_EXERCISE GOAL_.
Copy task. Retype the whole listing exactly, omitting any picture in it.

_DATA FOR THE TASK_.
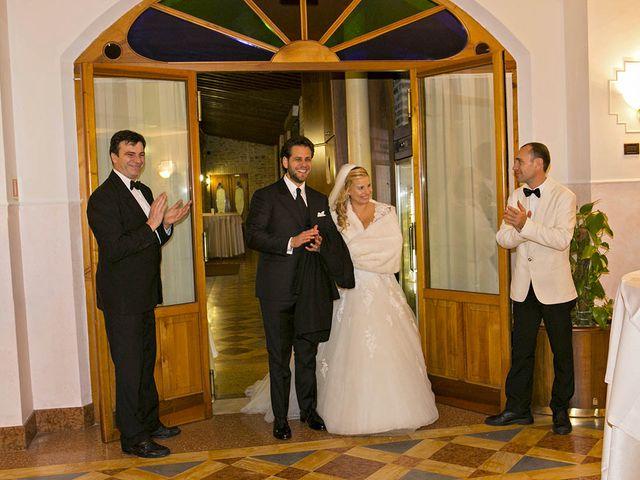Il matrimonio di Andrea e Danila a Cupra Marittima, Ascoli Piceno 51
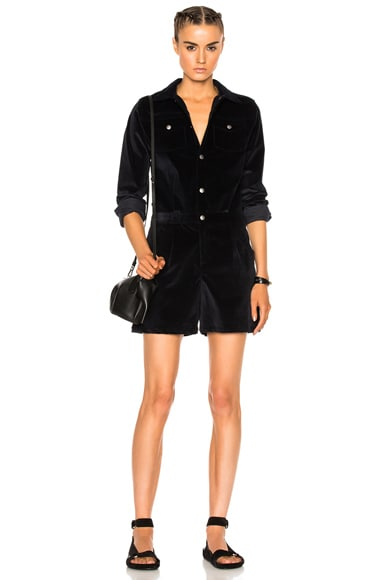 A.P.C. Anderson Romper in Dark Navy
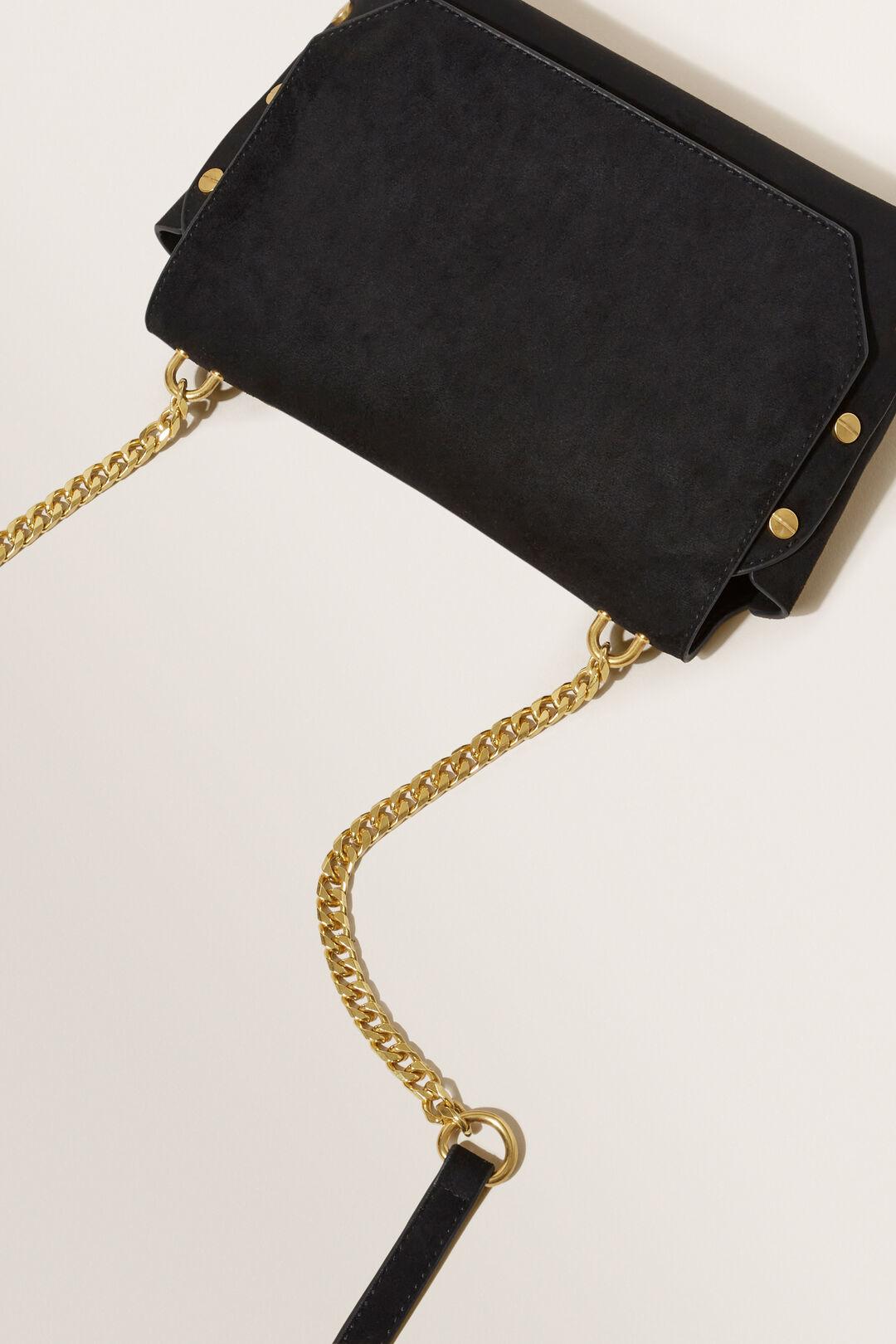 Jessie Chain Sling  BLACK  hi-res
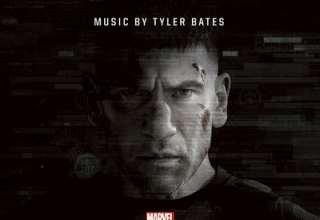 دانلود موسیقی متن سریال The Punisher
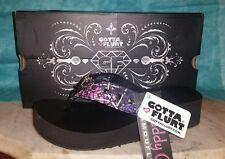 MUDDY Girl Purple Pink Camo Rhinestone Wings Flip Flops Sandals Shoes Size 8 NEW
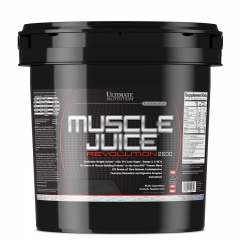 Muscle Juice Revolution 2600 5,04kg - photo ambalaze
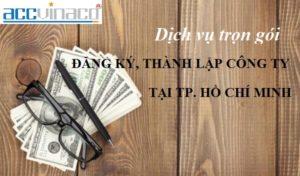 Dịch vụ thành lập công ty trọn gói TPHCM, dich vu thanh lap cong ty tron goi tphcm, Dịch vụ thành lập công ty trọn gói, Dịch vụ thành lập công ty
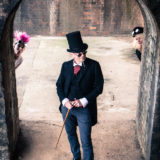 The Mysterious Freakshow band photographer photography music portrait steampunk herefordshire 4984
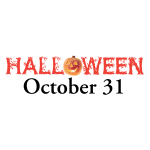 Halloween October 31 sign vector image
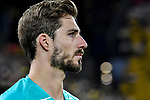 14.02.2020, Signal Iduna Park, Dortmund, GER, 1. BL, Borussia Dortmund vs Eintracht Frankfurt, DFL regulations prohibit any use of photographs as image sequences and/or quasi-video<br /> <br /> im Bild / picture shows / Kevin Trapp (#1, Eintracht Frankfurt) Portrait, Halbportrait, Bild, Einzel, Einzelaufnahme, picture, single, solo, alleine <br /> <br /> Foto © nordphoto/Mauelshagen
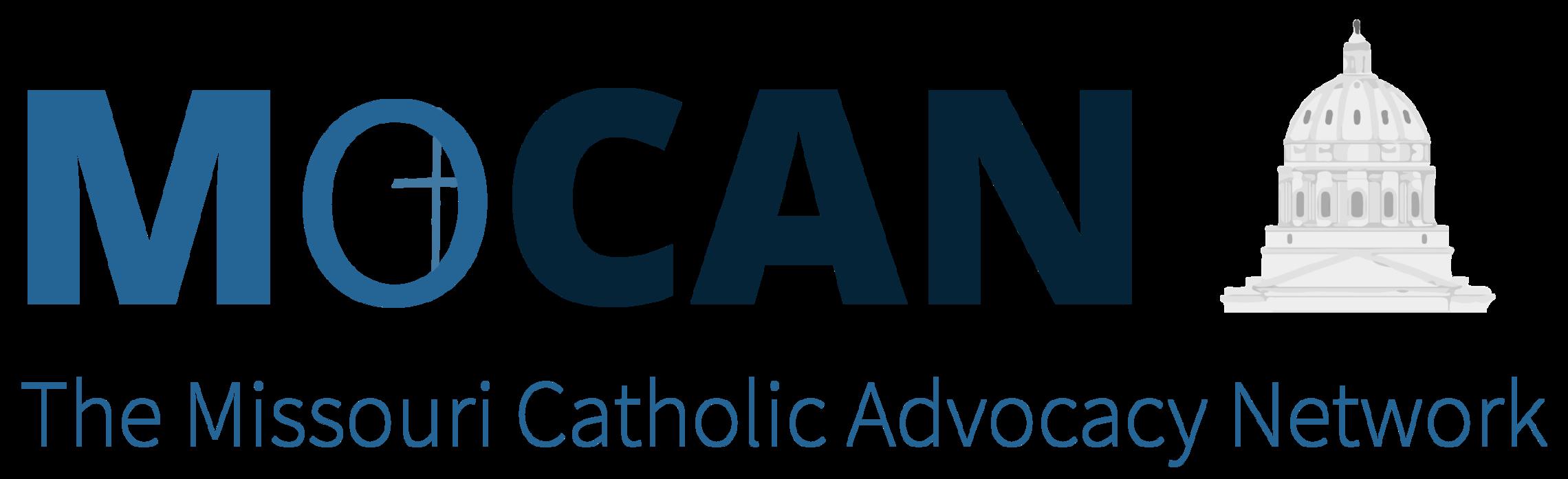 MOCAN logo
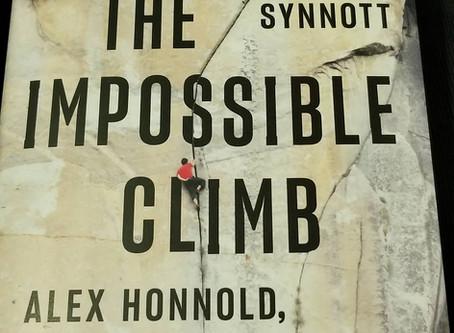 The Impossible Climb:  A good read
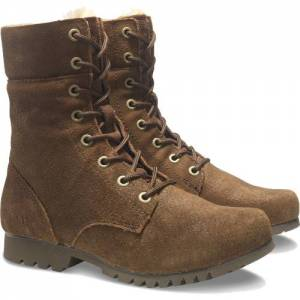 CAT Alexi Boot - Women - Dark Snuff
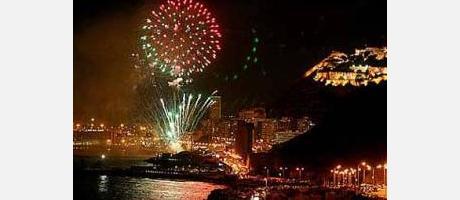 Fuegos Alicante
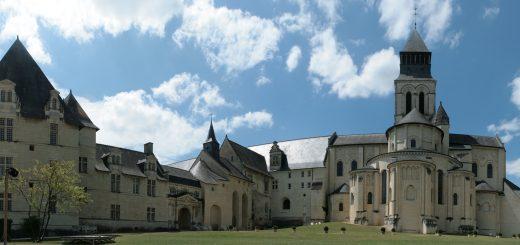 Panorama de Fontevraud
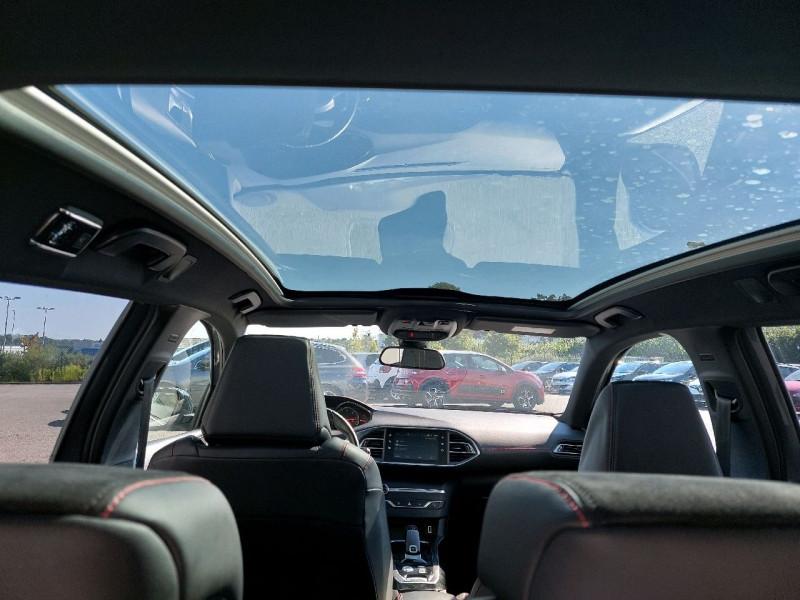 Photo 10 de l'offre de PEUGEOT 308 SW 2.0 BLUEHDI 180CH S&S GT EAT8 à 15990€ chez Carlyss automobiles Vitré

_COMPLETED TASK_.
Il matrimonio di Andrea e Danila a Cupra Marittima, Ascoli Piceno 51
 A.P.C. Anderson Romper in Dark Navy
 Jessie Chain Sling  BLACK  hi-res
 دانلود موسیقی متن سریال The Punisher
 MUDDY Girl Purple Pink Camo Rhinestone Wings Flip Flops Sandals Shoes Size 8 NEW
 Muscle Juice Revolution 2600 5,04kg - photo ambalaze
 Dịch vụ thành lập công ty trọn gói TPHCM, dich vu thanh lap cong ty tron goi tphcm, Dịch vụ thành lập công ty trọn gói, Dịch vụ thành lập công ty
 The Mysterious Freakshow band photographer photography music portrait steampunk herefordshire 4984
 Halloween October 31 sign vector image
 14.02.2020, Signal Iduna Park, Dortmund, GER, 1. BL, Borussia Dortmund vs Eintracht Frankfurt, DFL regulations prohibit any use of photographs as image sequences and/or quasi-video<br /> <br /> im Bild / picture shows / Kevin Trapp (#1, Eintracht Frankfurt) Portrait, Halbportrait, Bild, Einzel, Einzelaufnahme, picture, single, solo, alleine <br /> <br /> Foto © nordphoto/Mauelshagen
 MOCAN logo
 The Impossible Climb:  A good read
 CAT Alexi Boot - Women - Dark Snuff
 Fuegos Alicante
 Panorama de Fontevraud
 Photo 10 de l'offre de PEUGEOT 308 SW 2.0 BLUEHDI 180CH S&S GT EAT8 à 15990€ chez Carlyss automobiles Vitré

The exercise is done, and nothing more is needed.